• [課題]:
引用文の「症候性先天性CMV感染症は、」から「ける術前補助療法」を対象疾患とする新効能・新用量医薬品。」までを、両端の語句も含めて一字も変えずに返すこと。

• [引用文]:

※ ※ ※

キノロン系抗菌薬。外耳炎や中耳炎に対し、点耳で用いる。セオリアファーマは耳鼻咽喉科領域のスペシャリティ企業。

バリキサドライシロップ5000mg(バルガンシクロビル塩酸塩、田辺三菱製薬):「症候性先天性サイトメガロウイルス感染症」を対象疾患とする新効能・新用量医薬品。希少疾病用医薬品。

抗サイトメガロウイルス化学療法剤。承認されれば、症候性先天性サイトメガロウイルス(CMV)感染症に対する世界初の治療薬となる。

症候性先天性CMV感染症は、CMVが妊婦の胎盤を経由して胎児に感染して発症する疾患。国内で年間1700人程度が発症すると推計されている。症候性先天性CMV感染症の新生児は、出生時に中枢神経障害や難聴などの症状を示し、その後、精神発達遅滞などの神経学的後遺症を残す割合が多く、成長や発達を損なうことが問題となっている。

バリキサは現在、▽後天性免疫不全症候群、▽臓器移植(造血幹細胞移植も含む)▽悪性腫瘍――におけるCMVや、臓器移植(造血幹細胞移植を除く)におけるCMVの発症抑制――を効能・効果としている。

【報告予定品目】(カッコ内は一般名、申請企業名)
報告品目は、医薬品医療機器総合機構(PMDA)の審査段階で承認して差し支えないとされ、部会では審議せず、報告のみでよいと判断されたもの。

オプジーボ点滴静注20mg、同100mg、同120mg、同240mg(ニボルマブ(遺伝子組換え)、小野薬品):「非小細胞肺がんにおける術前補助療法」を対象疾患とする新効能・新用量医薬品。

抗PD-1抗体。今回追加する非小細胞肺がん(NSCLC)の術前補助療法は、手術後の再発予防を目的とするもので、化学療法と併用する。小野薬品の発表資料によると、治癒を目的とした外科手術がNSCLCのステージI~IIIBの一部の患者に実施されているが、手術を行った場合でもNSCLC患者の30~55%で再発し、亡くなっているという。

テクネフチン酸キット(フィチン酸テクネチウム(99mTc)、PDRファーマ):「子宮頸がん、子宮体がん、外陰がん、頭頸部がんにおけるセンチネルリンパ節の同定及びリンパシンチグラフィ」を対象疾患とする新投与経路医薬品・新効能医薬品。公知申請。

エンハーツ点滴静注用100mg(トラスツズマブデルクステカン(遺伝子組換え)、第一三共):「化学療法歴のあるHER2低発現の手術不能又は再発乳がん」を対象疾患とする新効能医薬品。

抗HER2抗体薬物複合体(抗HER2 ADC)。HER2低発現乳がんは、乳がん患者全体の約半数が該当するとされ、新規の患者カテゴリーとなる。

現在、HER2陽性乳がんは、IHC法でスコア3+、またはIHCスコア2+/ISH陽性――を指し、乳がん患者のうちHER2陽性例は15~20%とされる。これ以外は現在、HER2陰性に分類される。

※ ※ ※

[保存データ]
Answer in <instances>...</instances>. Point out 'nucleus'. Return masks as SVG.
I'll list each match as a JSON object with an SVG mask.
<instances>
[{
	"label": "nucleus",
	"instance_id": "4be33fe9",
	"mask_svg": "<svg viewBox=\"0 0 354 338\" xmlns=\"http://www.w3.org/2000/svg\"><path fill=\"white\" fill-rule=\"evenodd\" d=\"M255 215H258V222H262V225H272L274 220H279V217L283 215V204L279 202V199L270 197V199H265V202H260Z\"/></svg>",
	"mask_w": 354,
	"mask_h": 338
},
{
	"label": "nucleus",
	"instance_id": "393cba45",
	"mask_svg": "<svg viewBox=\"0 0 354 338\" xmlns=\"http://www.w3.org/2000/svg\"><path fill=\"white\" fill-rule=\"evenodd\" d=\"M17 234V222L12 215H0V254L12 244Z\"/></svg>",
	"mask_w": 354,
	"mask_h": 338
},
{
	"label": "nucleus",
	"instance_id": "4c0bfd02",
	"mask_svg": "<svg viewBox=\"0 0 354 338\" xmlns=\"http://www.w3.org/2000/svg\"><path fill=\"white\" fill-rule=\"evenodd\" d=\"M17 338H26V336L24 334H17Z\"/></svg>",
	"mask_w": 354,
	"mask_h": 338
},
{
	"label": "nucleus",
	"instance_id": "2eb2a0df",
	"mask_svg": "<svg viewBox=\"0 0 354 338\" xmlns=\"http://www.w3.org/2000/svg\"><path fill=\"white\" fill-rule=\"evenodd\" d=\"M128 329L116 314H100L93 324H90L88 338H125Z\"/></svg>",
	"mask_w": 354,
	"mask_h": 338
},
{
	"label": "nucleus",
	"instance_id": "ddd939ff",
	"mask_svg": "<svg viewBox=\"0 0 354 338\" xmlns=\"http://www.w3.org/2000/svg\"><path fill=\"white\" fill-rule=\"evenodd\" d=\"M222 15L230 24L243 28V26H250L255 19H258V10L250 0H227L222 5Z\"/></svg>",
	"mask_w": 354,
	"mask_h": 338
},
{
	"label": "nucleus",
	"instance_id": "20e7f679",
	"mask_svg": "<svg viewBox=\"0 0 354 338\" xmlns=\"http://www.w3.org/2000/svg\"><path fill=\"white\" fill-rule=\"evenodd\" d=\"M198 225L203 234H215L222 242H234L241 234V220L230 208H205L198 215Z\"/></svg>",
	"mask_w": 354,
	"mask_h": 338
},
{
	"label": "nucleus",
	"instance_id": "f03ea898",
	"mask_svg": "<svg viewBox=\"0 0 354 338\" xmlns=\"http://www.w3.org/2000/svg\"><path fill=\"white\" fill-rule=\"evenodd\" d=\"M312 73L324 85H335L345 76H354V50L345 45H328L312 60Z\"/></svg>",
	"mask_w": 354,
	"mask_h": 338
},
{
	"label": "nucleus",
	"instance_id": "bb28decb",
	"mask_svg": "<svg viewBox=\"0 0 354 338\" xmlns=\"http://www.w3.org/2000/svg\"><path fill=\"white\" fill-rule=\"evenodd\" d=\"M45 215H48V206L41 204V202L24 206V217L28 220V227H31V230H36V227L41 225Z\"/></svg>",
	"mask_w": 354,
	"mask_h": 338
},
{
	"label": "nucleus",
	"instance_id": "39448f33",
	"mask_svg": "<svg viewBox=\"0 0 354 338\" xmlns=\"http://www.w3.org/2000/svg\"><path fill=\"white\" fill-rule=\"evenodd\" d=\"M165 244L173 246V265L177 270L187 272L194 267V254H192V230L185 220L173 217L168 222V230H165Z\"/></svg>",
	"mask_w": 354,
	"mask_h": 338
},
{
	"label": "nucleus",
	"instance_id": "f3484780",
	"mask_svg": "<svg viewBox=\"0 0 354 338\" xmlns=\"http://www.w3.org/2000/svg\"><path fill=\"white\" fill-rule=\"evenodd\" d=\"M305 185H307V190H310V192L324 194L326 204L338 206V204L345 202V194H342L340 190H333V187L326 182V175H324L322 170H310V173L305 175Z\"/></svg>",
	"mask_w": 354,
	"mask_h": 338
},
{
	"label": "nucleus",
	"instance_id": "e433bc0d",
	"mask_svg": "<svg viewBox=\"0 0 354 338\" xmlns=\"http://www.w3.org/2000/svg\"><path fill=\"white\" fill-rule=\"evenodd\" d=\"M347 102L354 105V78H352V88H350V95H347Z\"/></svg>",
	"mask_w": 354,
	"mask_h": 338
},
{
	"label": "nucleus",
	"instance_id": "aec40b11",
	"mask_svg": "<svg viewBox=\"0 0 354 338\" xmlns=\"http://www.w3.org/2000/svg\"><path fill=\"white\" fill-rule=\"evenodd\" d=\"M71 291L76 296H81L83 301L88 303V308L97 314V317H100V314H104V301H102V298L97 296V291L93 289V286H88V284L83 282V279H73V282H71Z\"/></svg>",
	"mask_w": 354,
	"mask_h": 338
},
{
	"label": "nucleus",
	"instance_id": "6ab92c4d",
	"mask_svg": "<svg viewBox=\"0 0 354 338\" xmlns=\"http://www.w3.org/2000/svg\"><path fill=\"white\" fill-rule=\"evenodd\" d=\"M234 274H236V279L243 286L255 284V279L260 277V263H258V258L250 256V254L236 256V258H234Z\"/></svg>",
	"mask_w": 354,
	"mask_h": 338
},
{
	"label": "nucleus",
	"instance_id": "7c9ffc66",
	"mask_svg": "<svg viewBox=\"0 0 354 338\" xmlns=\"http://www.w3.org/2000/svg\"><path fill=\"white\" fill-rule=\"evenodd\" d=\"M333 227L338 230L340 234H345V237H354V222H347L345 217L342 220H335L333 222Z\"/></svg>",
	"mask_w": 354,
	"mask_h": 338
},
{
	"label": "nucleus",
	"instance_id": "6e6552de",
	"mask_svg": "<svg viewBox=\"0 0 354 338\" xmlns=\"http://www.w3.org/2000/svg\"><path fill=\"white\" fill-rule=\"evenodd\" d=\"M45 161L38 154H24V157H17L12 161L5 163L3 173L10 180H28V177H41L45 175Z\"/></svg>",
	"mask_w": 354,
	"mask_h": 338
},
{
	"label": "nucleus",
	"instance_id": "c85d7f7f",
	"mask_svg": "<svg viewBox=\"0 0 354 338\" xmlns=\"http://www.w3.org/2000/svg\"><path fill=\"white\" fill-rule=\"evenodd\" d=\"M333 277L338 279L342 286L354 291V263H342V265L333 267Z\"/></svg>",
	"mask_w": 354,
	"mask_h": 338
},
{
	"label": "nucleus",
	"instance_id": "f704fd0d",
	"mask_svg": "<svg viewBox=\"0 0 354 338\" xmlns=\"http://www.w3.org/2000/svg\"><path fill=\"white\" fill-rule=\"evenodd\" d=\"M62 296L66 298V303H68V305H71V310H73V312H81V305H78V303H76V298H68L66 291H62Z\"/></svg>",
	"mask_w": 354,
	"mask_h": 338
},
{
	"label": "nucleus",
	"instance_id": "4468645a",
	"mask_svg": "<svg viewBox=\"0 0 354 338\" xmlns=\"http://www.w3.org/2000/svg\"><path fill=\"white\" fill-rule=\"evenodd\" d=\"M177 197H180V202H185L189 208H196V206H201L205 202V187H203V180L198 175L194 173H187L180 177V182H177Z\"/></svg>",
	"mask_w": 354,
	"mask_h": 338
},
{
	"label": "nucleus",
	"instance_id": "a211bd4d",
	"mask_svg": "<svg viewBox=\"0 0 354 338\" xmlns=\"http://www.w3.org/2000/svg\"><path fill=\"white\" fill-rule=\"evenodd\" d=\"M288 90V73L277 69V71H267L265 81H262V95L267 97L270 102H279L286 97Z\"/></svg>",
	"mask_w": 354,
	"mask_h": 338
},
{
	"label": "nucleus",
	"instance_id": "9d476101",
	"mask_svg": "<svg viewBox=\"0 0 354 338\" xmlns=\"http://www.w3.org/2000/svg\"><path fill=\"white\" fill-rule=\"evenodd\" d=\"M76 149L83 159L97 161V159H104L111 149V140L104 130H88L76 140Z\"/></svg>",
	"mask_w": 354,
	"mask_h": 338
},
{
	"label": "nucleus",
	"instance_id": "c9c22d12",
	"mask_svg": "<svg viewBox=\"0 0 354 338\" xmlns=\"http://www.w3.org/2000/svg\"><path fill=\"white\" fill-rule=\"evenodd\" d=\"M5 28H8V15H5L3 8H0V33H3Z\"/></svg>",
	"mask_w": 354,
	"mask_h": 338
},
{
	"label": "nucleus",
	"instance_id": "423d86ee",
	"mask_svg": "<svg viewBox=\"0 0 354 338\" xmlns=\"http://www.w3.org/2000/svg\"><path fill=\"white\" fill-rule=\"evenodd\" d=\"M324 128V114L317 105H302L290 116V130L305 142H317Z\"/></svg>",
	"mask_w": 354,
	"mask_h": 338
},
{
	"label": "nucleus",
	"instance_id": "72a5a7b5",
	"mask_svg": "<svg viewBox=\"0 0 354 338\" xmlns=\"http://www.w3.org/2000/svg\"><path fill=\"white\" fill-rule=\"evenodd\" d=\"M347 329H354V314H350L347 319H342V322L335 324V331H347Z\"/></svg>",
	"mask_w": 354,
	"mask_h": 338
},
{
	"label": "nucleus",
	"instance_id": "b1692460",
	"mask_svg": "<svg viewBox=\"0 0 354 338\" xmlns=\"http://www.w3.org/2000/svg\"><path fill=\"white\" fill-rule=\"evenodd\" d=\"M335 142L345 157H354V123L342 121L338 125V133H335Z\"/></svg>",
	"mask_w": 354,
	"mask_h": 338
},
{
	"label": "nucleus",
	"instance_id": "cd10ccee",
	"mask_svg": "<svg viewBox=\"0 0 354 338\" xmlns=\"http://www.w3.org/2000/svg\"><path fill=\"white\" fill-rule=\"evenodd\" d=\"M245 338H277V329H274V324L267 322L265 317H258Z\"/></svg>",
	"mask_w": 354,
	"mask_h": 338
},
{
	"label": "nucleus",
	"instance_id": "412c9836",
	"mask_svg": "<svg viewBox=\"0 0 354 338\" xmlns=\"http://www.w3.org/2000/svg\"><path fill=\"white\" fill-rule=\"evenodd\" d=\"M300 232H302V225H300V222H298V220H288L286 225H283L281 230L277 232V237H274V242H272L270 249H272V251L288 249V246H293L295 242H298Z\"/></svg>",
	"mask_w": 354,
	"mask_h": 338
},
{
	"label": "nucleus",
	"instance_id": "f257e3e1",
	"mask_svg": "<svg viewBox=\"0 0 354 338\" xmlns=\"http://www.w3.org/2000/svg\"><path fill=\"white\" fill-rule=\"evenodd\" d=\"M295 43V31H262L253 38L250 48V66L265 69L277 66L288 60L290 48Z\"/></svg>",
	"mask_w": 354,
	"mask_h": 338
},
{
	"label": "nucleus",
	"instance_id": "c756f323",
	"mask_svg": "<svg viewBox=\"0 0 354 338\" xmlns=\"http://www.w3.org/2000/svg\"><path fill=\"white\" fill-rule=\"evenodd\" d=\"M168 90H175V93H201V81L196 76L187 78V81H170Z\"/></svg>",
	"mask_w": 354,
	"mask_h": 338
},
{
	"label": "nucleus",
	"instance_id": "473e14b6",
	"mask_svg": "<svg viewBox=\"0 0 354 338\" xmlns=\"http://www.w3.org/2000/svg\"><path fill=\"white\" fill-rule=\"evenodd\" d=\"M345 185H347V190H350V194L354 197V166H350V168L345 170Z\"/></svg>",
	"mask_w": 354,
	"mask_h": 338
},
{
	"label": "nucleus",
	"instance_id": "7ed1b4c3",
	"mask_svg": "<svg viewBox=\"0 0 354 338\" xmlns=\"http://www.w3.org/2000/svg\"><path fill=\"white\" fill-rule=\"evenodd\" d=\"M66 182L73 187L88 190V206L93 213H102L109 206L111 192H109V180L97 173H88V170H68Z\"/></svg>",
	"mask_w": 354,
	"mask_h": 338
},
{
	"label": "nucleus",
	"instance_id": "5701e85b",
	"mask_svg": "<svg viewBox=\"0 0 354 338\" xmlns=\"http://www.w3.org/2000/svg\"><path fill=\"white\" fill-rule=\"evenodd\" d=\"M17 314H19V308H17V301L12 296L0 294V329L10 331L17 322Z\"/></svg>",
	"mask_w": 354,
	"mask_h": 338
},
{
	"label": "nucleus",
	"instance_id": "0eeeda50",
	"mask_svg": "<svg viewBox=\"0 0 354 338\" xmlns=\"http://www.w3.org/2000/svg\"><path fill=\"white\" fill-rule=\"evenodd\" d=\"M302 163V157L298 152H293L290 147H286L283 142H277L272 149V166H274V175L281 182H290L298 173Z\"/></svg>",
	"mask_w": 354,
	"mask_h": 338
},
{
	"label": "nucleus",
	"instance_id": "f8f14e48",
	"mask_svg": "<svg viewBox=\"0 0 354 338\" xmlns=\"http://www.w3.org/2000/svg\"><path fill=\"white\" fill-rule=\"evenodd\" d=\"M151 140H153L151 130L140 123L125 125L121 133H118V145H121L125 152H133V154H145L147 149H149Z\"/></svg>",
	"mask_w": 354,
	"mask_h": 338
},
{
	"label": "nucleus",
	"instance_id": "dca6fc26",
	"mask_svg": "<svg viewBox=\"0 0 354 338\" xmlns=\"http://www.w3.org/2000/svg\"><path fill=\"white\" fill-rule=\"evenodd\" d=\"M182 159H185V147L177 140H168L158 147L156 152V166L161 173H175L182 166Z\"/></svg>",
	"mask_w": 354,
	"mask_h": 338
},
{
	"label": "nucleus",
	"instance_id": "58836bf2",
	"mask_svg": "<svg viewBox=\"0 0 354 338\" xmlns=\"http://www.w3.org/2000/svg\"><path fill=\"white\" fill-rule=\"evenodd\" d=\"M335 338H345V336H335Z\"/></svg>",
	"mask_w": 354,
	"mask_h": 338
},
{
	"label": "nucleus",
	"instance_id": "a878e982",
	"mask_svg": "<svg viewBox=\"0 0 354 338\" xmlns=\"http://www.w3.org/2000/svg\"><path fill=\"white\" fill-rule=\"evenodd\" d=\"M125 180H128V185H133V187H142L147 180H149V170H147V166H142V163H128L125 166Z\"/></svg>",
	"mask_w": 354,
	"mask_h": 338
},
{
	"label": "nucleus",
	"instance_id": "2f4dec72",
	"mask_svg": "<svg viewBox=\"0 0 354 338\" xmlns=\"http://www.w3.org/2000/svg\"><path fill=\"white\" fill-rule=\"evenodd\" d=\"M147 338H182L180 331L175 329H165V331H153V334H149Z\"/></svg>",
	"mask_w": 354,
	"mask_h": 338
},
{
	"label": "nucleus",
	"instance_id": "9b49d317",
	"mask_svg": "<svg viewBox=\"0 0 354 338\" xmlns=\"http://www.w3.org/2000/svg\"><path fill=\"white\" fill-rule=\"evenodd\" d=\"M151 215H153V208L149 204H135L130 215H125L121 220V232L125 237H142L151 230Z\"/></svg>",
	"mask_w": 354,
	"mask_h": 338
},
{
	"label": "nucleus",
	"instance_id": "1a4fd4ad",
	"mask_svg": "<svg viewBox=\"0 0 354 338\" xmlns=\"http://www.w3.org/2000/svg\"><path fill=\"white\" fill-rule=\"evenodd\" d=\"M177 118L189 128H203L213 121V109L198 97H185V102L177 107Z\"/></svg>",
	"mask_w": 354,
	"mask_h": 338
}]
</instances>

※ ※ ※

• [期待される回答]:
症候性先天性CMV感染症は、CMVが妊婦の胎盤を経由して胎児に感染して発症する疾患。国内で年間1700人程度が発症すると推計されている。症候性先天性CMV感染症の新生児は、出生時に中枢神経障害や難聴などの症状を示し、その後、精神発達遅滞などの神経学的後遺症を残す割合が多く、成長や発達を損なうことが問題となっている。

バリキサは現在、▽後天性免疫不全症候群、▽臓器移植(造血幹細胞移植も含む)▽悪性腫瘍――におけるCMVや、臓器移植(造血幹細胞移植を除く)におけるCMVの発症抑制――を効能・効果としている。

【報告予定品目】(カッコ内は一般名、申請企業名)
報告品目は、医薬品医療機器総合機構(PMDA)の審査段階で承認して差し支えないとされ、部会では審議せず、報告のみでよいと判断されたもの。

オプジーボ点滴静注20mg、同100mg、同120mg、同240mg(ニボルマブ(遺伝子組換え)、小野薬品):「非小細胞肺がんにおける術前補助療法」を対象疾患とする新効能・新用量医薬品。